History at Islington Golf Club Photo



In 1913, the seed for Islington Golf Club was planted by three entrepreneurs with a vision for a community golf club. The Club was conceived in the minds of Colonel Bill Rogers, E.H.A. Watson, Principal of Riverdale Collegiate and Mr. Chadwick, a local realtor. All three were directors of the Colonial Realty Company and realized the rolling farmland and winding Mimico Creek would make a pristine and challenging setting for a golf course. The First World War delayed their plans, but in 1923 they renegotiated an option on the Appleby Farm land, and Islington Golf Club was incorporated.

Fifty men and twenty teams of horses were employed, and because most of the land destined for fairways needed a minimum of work, it was completed in what was regarded as a record for the time. It also helped that the provisional directors chose to proceed with development before raising funds from prospective members. This was a departure from the usual practice.

Captain Melville Millar was hired by Islington Golf Club as Secretary/Manager and helped to supervise the construction. He was subsequently hired by Thompson and worked for him until 1928 when he formed a partnership with George Cumming. In 1928, Millar donated the Millar Trophy for match play competition among professionals. This tournament was played at Islington for many years.

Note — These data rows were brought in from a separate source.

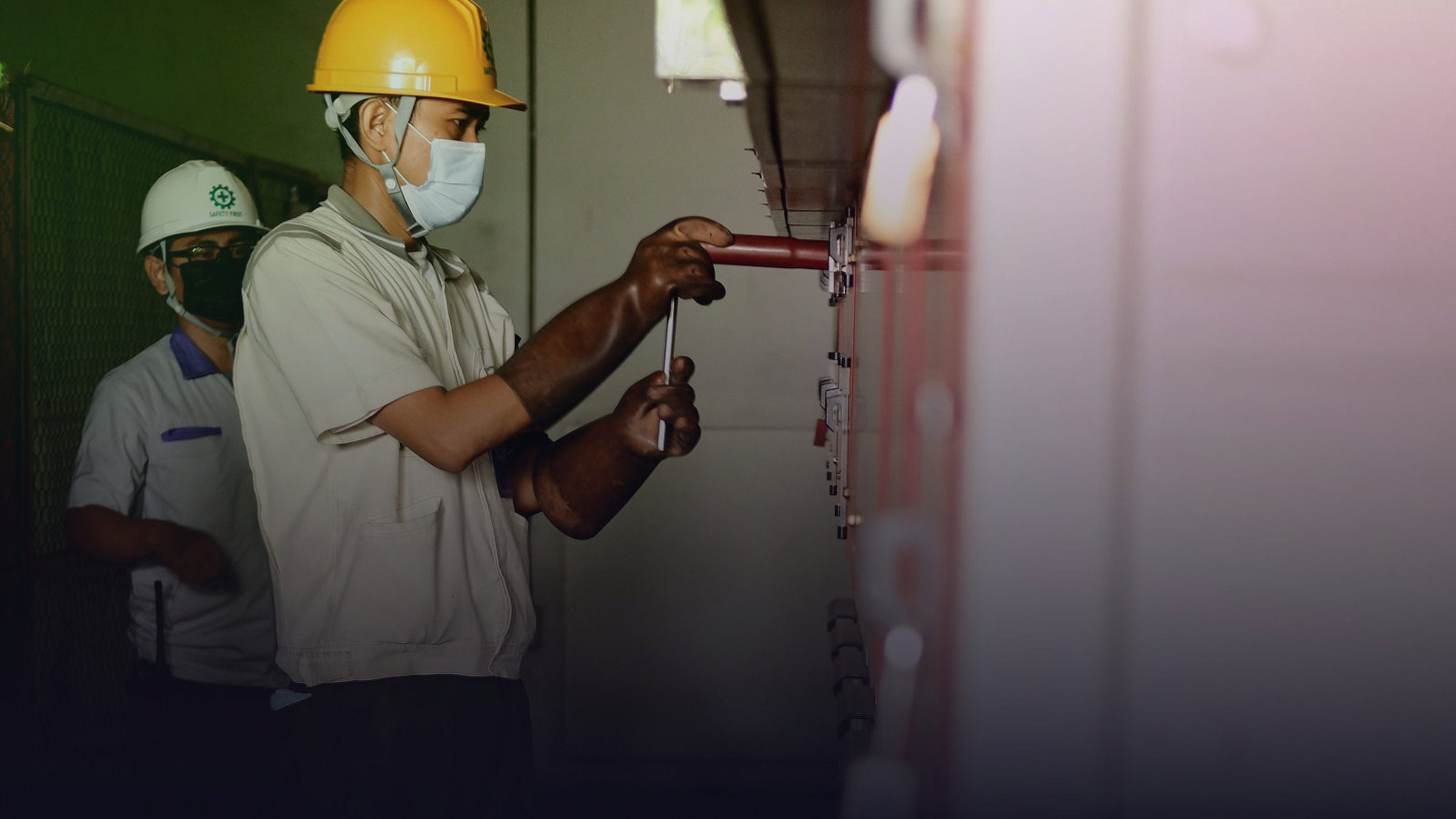 Two technicians in protective gear work on industrial equipment.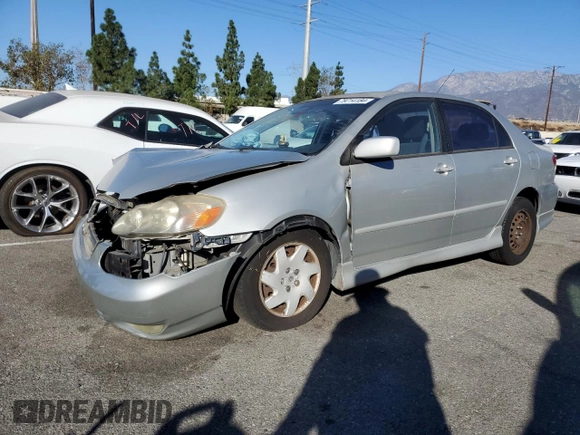 2003 Toyota Corolla CE with VIN 1NXBR32E13Z155142, listed as a Copart auction lot 79714184 with 299,999 mi miles and Salvage Title. Bid and sale history available at DreamBid. Image 1.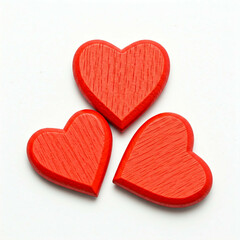 Obraz premium three red wooden hearts on white background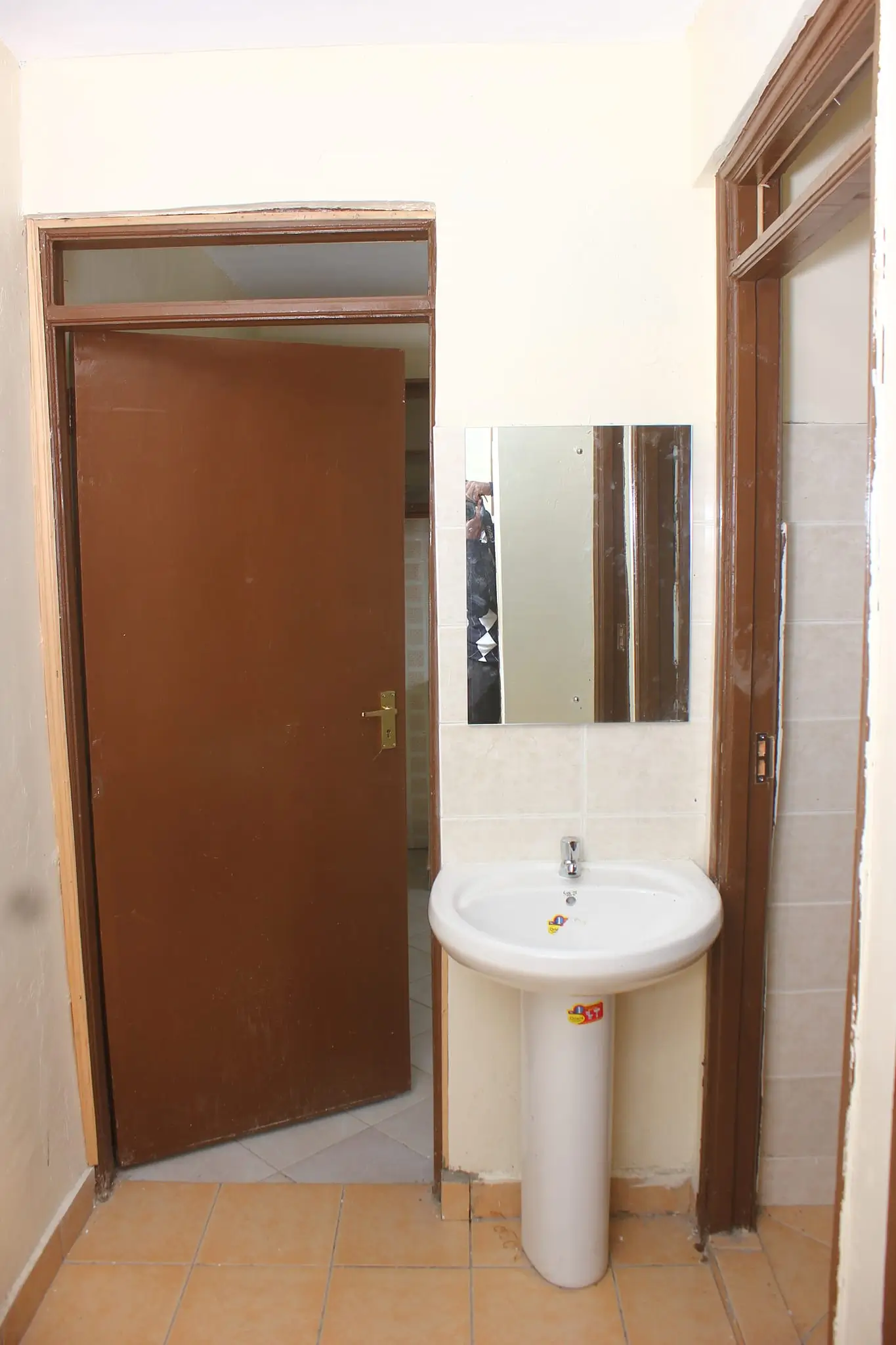 Compact bathroom with pedestal sink and mirror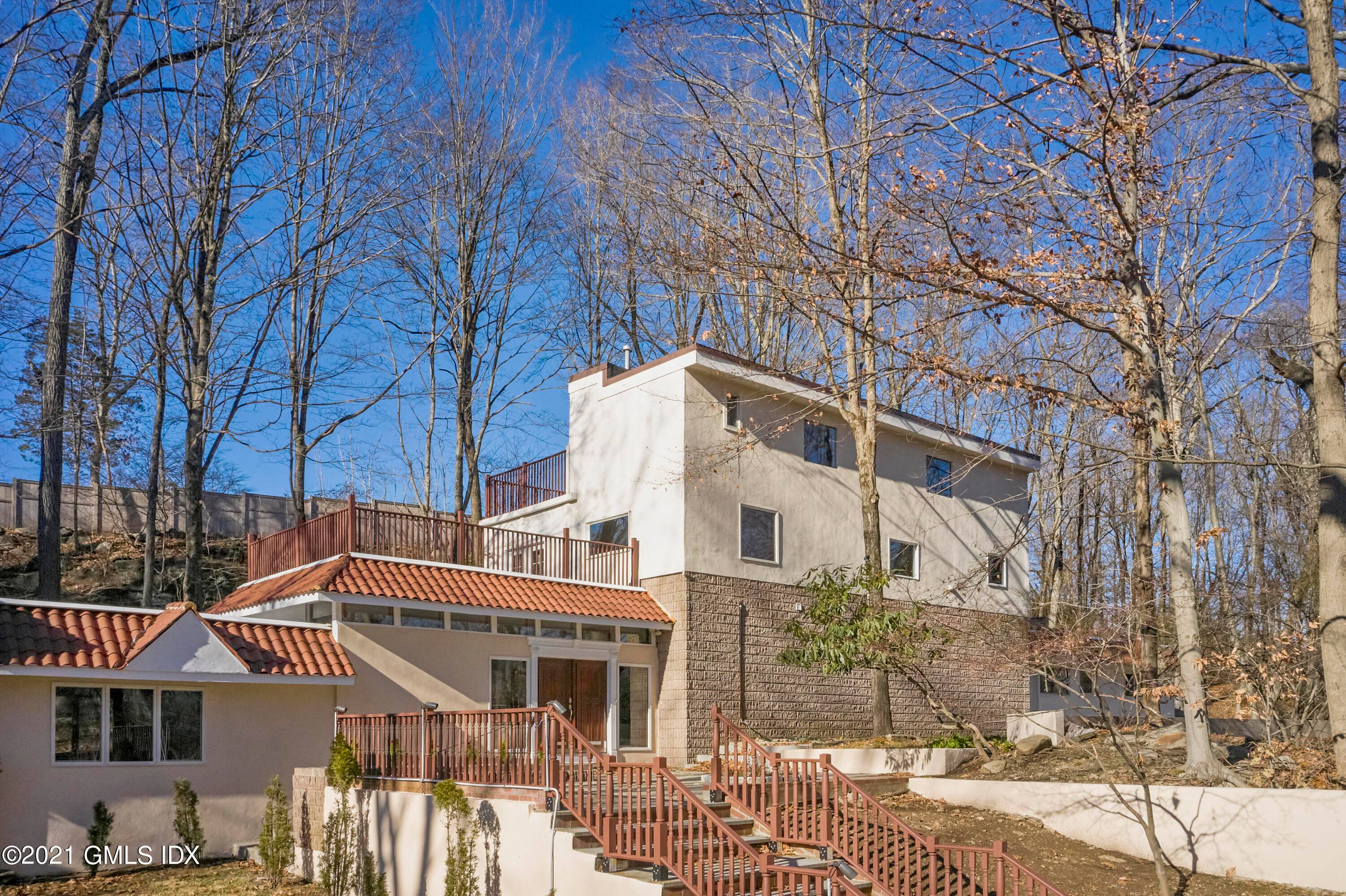 Unique, updated home, Bauhaus inspired design, by award winning architect, sits on a private 1.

Islington Golf Club was an early assignment for Stanley Thompson, one of the foremost golf architects in North America. Although there has been minor alteration in the hole sequence over the years, the course plays close to its original design and retains much of the charm and features of Thompson’s original layout.


Stanley Thompson


Stanley Thompson was born in 1893. He was one of five brothers who all caddied at The Toronto Golf Club in the early years of the 20th century, and became leading Canadian golfers in the 1920s. Stanley led the qualifying round for the Canadian Amateur in 1925.

Stanley Thompson dabbled in golf course architecture before the First World War. When he returned from the war as a lieutenant in the Canadian Field Artillery he formed Stanley Thompson & Company, a golf course design company that was soon inundated with orders for new courses from across Canada. The “Golden Age” of golf course architecture in Canada had begun and Thompson was at the forefront. Stanley Thompson was a prolific golf course architect who designed, remodelled or constructed 145 courses in Canada, the United States, Caribbean, and South America between 1920 and 1953.

In 1948, along with fellow designers Donald Ross and Robert Trent Jones, he founded the prestigious American Society of Golf Course Architects. In the past, noted architects Robert Trent Jones, Howard Watson, Geoff Cornish, Robbie Robinson and Bob Moote all worked for Stanley Thompson. Recognition of his accomplishments continues to grow, and his courses remain among the top courses in Canada with 17 listed in the top 100. In 1980, he was elected to the Canadian Golf Hall of Fame.